Van zijn kant MRI daarentegen is de techniek die een groter contrast tussen de zachte weefsels mogelijk maakt dat wil zeggen, die niet uit botten bestaan ​​(zoals spieren, ligamenten, menisci, pezen enzovoort). De ontdekking ervan in 1946 verbeterde de anatomische zichtbaarheid aanzienlijk, vooral in het verschil tussen de grijze en witte stof van het lichaam brein .

Een van de belangrijkste verschillen tussen CT en MRI ligt in het feit dat dit laatste het geval is zeer gevoelig voor de beweging van vloeistoffen. Hiermee kunt u angiografieën (afbeeldingen van bloedvaten) verkrijgen zonder gebruik van contrastmiddelen. CT-scan is op zijn beurt ongetwijfeld sneller, maar heeft niet dezelfde ruimtelijke resolutie als MRI.

In tegenstelling tot de CT-scan Met MRI kunnen beelden worden verkregen in drie ruimtelijke vlakken (horizontaal, frontaal en sagittaal) en maakt het gebruik mogelijk van stereotactische kaarten waarvoor het nodig is om de drie zojuist genoemde ruimtelijke coördinaten te hebben. Op deze manier is het mogelijk om structuren te identificeren die zijn aangetast door schade die niet zichtbaar is voor het blote oog.

Schadelijke effecten van CT en MRI

Magnetische resonantiebeeldvorming, zoals aangegeven door de naam zelf, werkt via een magnetisch veld en radiofrequentiegolven. Om deze reden zendt de MRI, in tegenstelling tot de CT-scan die röntgenstralen uitzendt, geen straling uit straling . Desondanks kan MRI nog steeds zeer onaangenaam zijn voor de patiënt, zowel vanwege het harde geluid dat door de machine wordt uitgezonden als vanwege de noodzaak om gedurende de gehele duur van de MRI volkomen stil te blijven.

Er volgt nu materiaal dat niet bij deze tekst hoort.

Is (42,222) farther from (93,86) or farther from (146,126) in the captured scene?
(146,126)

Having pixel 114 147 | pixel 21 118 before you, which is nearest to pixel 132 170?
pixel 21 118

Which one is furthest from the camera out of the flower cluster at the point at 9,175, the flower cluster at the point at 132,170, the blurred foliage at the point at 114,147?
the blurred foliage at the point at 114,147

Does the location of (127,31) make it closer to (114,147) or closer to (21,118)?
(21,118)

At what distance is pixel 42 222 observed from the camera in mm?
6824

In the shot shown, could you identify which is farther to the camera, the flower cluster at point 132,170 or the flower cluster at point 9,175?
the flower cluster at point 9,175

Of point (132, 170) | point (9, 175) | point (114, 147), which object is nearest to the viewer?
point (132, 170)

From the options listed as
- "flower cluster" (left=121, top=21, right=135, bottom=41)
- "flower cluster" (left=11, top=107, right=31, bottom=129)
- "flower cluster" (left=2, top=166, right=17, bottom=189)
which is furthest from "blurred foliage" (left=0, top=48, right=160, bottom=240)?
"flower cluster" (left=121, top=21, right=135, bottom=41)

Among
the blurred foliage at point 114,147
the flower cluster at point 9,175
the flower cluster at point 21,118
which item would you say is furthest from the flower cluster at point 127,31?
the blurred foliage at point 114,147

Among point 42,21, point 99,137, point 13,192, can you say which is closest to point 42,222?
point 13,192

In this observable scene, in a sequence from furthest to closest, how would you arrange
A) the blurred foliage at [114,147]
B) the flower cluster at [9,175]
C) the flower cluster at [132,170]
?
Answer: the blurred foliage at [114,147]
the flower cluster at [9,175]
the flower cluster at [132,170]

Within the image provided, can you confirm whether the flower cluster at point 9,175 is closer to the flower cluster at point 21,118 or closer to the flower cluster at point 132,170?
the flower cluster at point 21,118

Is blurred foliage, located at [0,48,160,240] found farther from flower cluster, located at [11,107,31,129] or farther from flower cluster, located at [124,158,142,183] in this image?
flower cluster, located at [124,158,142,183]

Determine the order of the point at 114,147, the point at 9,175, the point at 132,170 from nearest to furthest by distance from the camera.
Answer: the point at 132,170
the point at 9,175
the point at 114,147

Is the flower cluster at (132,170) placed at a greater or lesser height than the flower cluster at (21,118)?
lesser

Om een ​​MRI- of CT-scan te ondergaan, mag de patiënt geen metalen voorwerp dragen, aangezien dit de werking van de machine zou verstoren . Daarom zijn deze technieken niet geïndiceerd voor patiënten met hartkleppiercings, vaatclips, stappentellers of bypasses.

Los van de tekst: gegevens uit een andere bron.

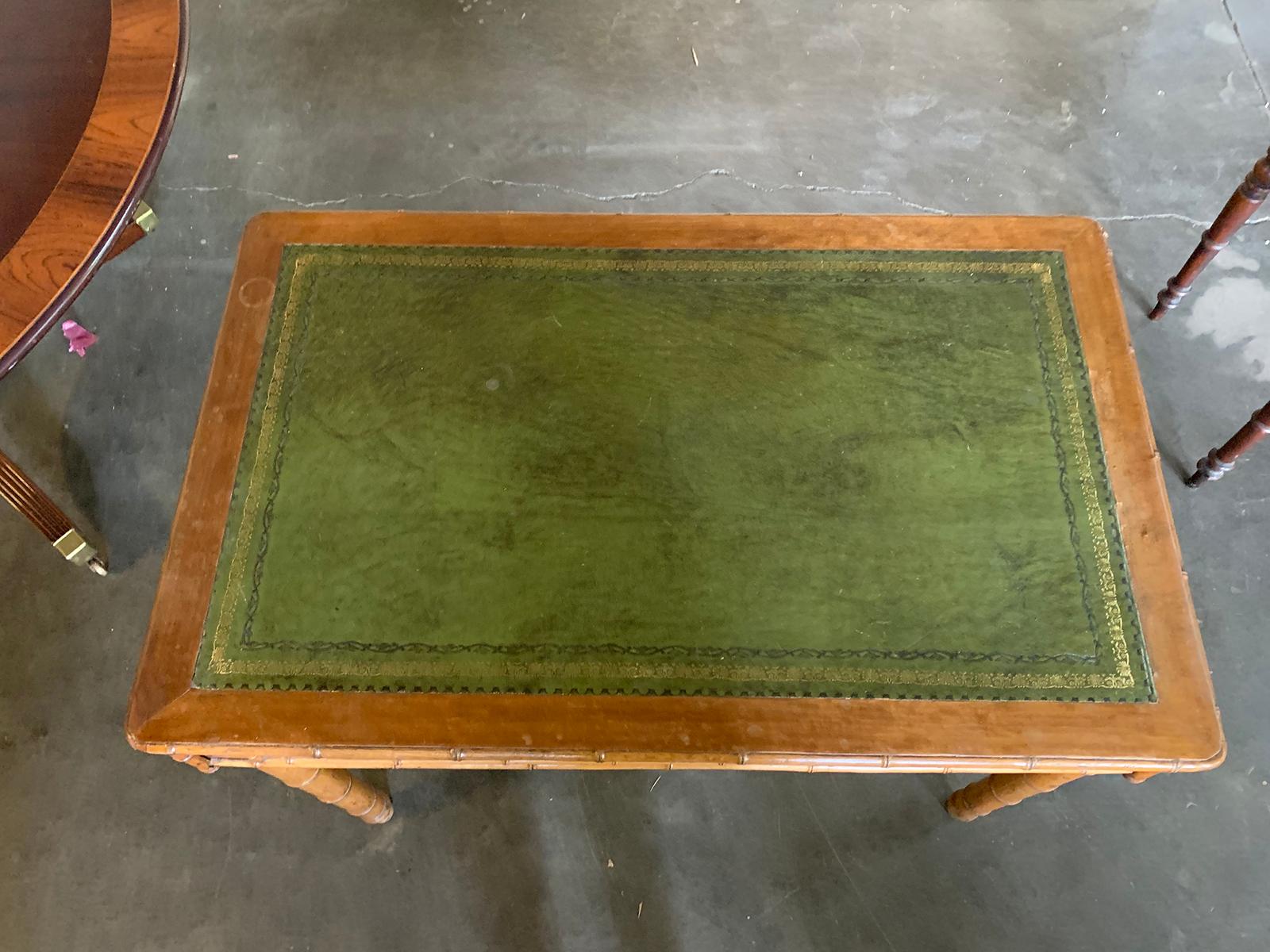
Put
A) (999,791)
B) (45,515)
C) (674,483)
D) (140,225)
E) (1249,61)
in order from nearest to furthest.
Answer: (674,483)
(999,791)
(45,515)
(140,225)
(1249,61)

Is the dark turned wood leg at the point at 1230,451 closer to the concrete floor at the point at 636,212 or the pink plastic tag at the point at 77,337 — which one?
the concrete floor at the point at 636,212

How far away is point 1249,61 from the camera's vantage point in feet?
6.24

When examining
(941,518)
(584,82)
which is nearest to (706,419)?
(941,518)

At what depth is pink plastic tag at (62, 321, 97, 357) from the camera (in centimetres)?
163

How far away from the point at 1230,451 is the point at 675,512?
3.21 ft

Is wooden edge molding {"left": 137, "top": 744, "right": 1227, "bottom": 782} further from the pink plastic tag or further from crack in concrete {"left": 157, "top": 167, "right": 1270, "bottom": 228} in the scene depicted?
crack in concrete {"left": 157, "top": 167, "right": 1270, "bottom": 228}

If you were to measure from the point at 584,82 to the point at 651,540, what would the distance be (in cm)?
137

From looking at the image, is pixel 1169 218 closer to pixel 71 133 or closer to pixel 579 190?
pixel 579 190

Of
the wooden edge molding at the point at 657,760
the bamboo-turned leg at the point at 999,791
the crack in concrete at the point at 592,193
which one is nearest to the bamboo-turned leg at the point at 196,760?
the wooden edge molding at the point at 657,760

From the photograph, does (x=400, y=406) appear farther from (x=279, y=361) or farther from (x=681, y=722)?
(x=681, y=722)

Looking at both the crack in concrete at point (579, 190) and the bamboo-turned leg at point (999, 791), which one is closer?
the bamboo-turned leg at point (999, 791)

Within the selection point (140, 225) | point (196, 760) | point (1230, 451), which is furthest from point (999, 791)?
point (140, 225)

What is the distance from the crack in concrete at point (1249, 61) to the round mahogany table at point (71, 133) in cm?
209

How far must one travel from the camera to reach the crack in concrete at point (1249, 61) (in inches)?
73.0
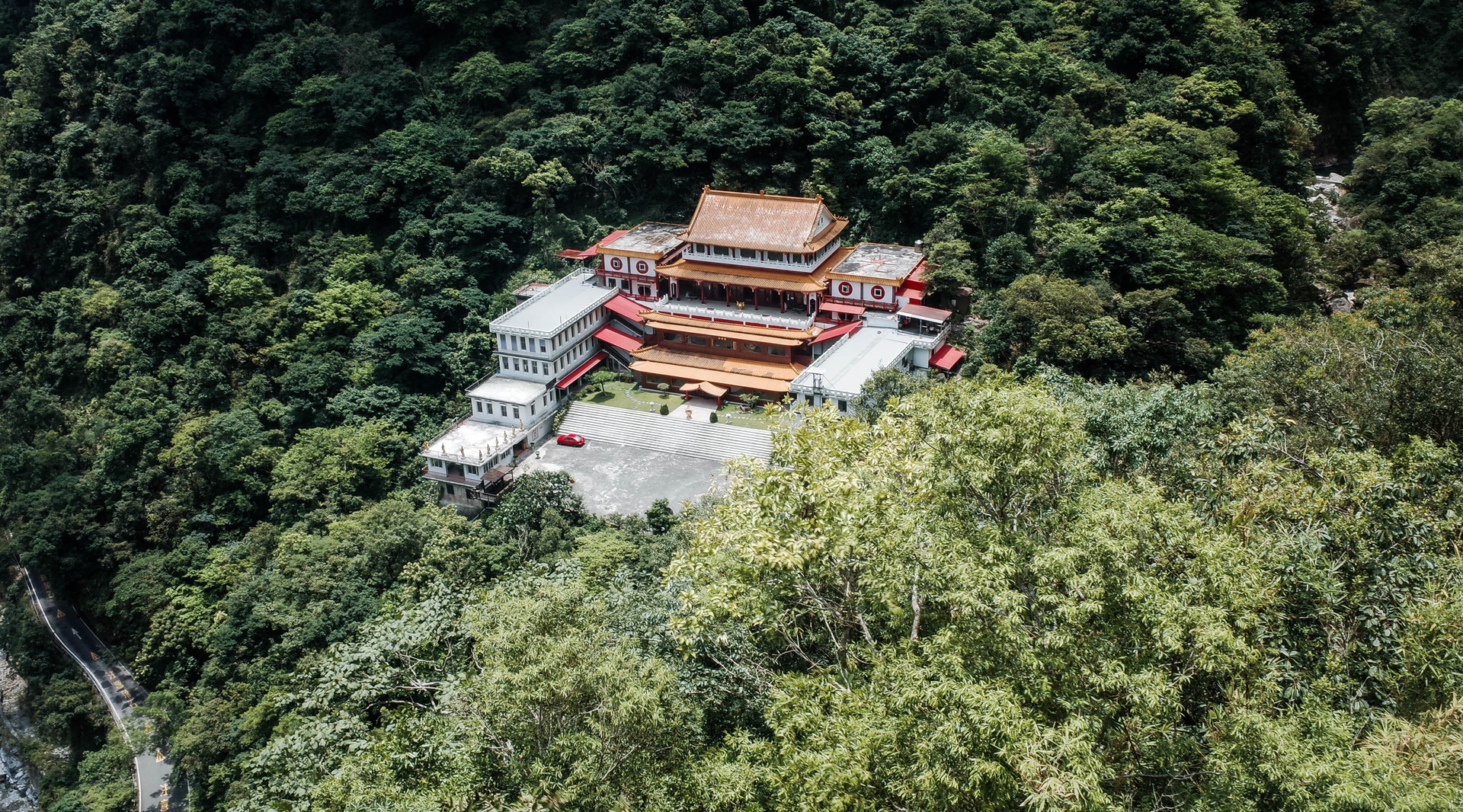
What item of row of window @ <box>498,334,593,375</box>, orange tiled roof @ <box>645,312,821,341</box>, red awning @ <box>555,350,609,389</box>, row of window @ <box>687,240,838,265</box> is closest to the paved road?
row of window @ <box>498,334,593,375</box>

MRI veroorzaakt geen iatrogenese en brengt de gezondheid van de patiënt niet in gevaar geduldig in tegenstelling tot wat er zou kunnen gebeuren tijdens een chirurgische ingreep.

Zoals we hebben gezien, is er geen techniek die beter is dan de andere, maar die afhankelijk van het doel en de situatie min of meer adequaat is. CT-scan en magnetische resonantiebeeldvorming zijn twee niet-invasieve methoden die de grote vooruitgang in de geneeskunde onderstrepen. Vooruitgang die tot ontdekkingen op andere terreinen, zoals de psychologie, kan leiden.